→ Written task a:
According to the climate study excerpt, what controls the year-to-year variation in the Northern Hemisphere Hadley cell edge latitude?

→ Selection:
.....
Now, in a recent study published in the journal npj Climate and Atmospheric Science on 7 December 2023, led by Professor Kyong-Hwan Seo from Pusan National University, researchers have proposed a physical model that explains the shifts in the Northern Hemisphere Hadley cell edge latitude. According to Prof. Seo, "During the expanded phase of the Hadley cell, many regions on the periphery of the subtropics experience unfavorable climatic conditions, such as prolonged drought spells and the more frequent occurrence of heat waves. In our study, the physical processes behind the interannual variation of the Hadley cell edge (HCE) latitude have been elucidated for the first time. Changes in subtropical and midlatitude eddy activity, not the change in jet location, control the HCE variation."
.....
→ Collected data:
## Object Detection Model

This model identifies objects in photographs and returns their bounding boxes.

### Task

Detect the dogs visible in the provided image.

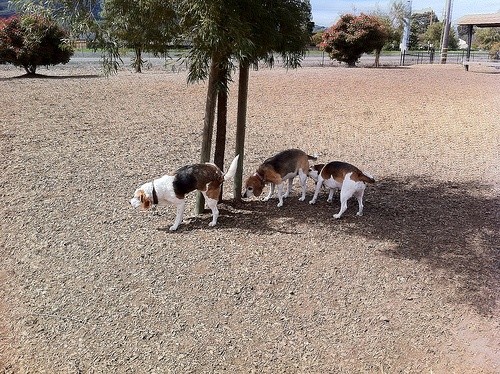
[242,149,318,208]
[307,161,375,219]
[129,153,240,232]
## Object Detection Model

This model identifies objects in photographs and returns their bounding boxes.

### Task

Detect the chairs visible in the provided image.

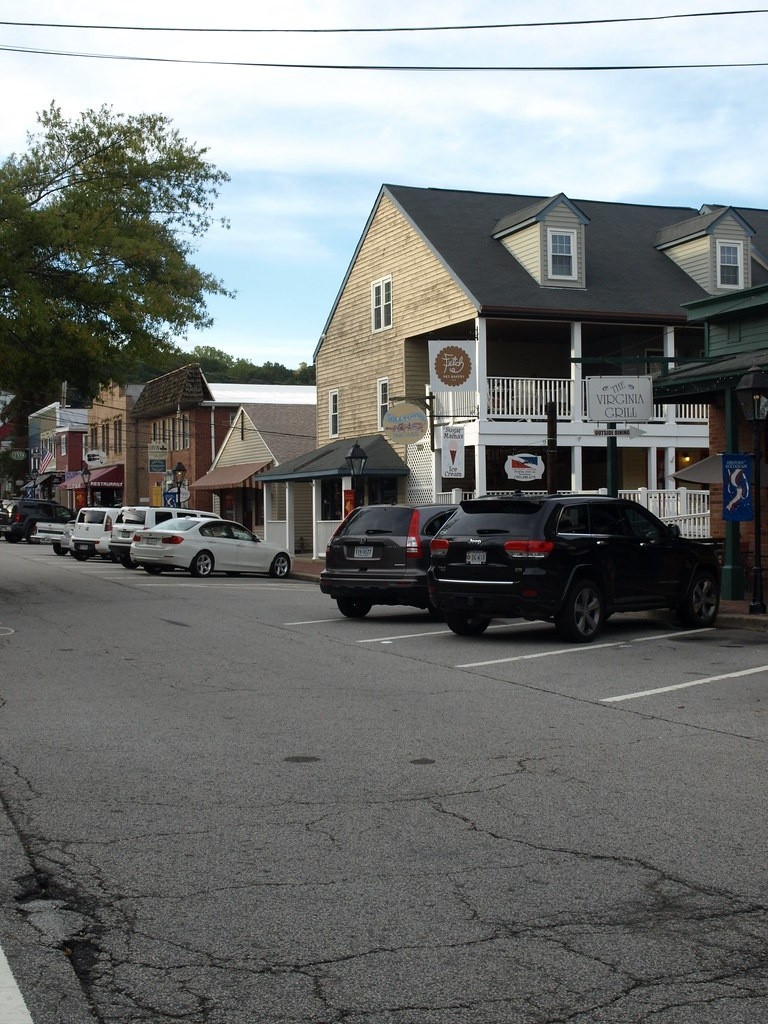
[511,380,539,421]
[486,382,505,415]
.....
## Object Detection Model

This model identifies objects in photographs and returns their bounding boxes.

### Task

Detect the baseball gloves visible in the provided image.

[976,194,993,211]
.....
→ Written task b:
Pull out every line of the records that contains the string "provided". Case counts.

→ Problem solution a:
Changes in subtropical and midlatitude eddy activity control it, not the change in jet location.

→ Problem solution b:
Detect the dogs visible in the provided image.
Detect the chairs visible in the provided image.
Detect the baseball gloves visible in the provided image.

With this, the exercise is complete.